You can always make a PR :wink:

1 Like

Great example. One point should be clarified here:

I’m not sure it’s correct to say that this version of f() closes over x. Rather it refers symbolically to the global variable Main.x which need not even be defined at the time f is defined:

julia> @code_lowered f()
CodeInfo(
1 ─     return Main.x
)

This is different to closing over a local variable x which creates a callable type quite like your F:

julia> function g(x)
           f() = x
           f
       end

julia> h = g("a")
(::getfield(Main, Symbol("#f#7")){String}) (generic function with 1 method)

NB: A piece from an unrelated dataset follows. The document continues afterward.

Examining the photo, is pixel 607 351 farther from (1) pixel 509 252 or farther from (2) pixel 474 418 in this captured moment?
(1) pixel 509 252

julia> fieldnames(typeof(h))
(:x,)

julia> h()
"a"

julia> @code_lowered h()
CodeInfo(
1 ─ %1 = (Core.getfield)(#self#, :x)
└──      return %1
)
2 Likes

Thanks for the correction :slight_smile:

In this issue, @Chris_Foster suggests using the notation m(a=2, b=[2,3,4]) for observations. So for example we might have

nuts(m(a=2, b=[2,3,4]); numSamples=1000)

This means we’d need to define m(a=2, b=[2,3,4]), independent of any reference to sampling.

But maybe that’s a good thing! We could for example have an m.data field to hold the observations, and the type of this could be determined at model construction time.

It seems to me like that would solve the type inference issue. @mohamed82008 and @Chris_Foster does that sounds right?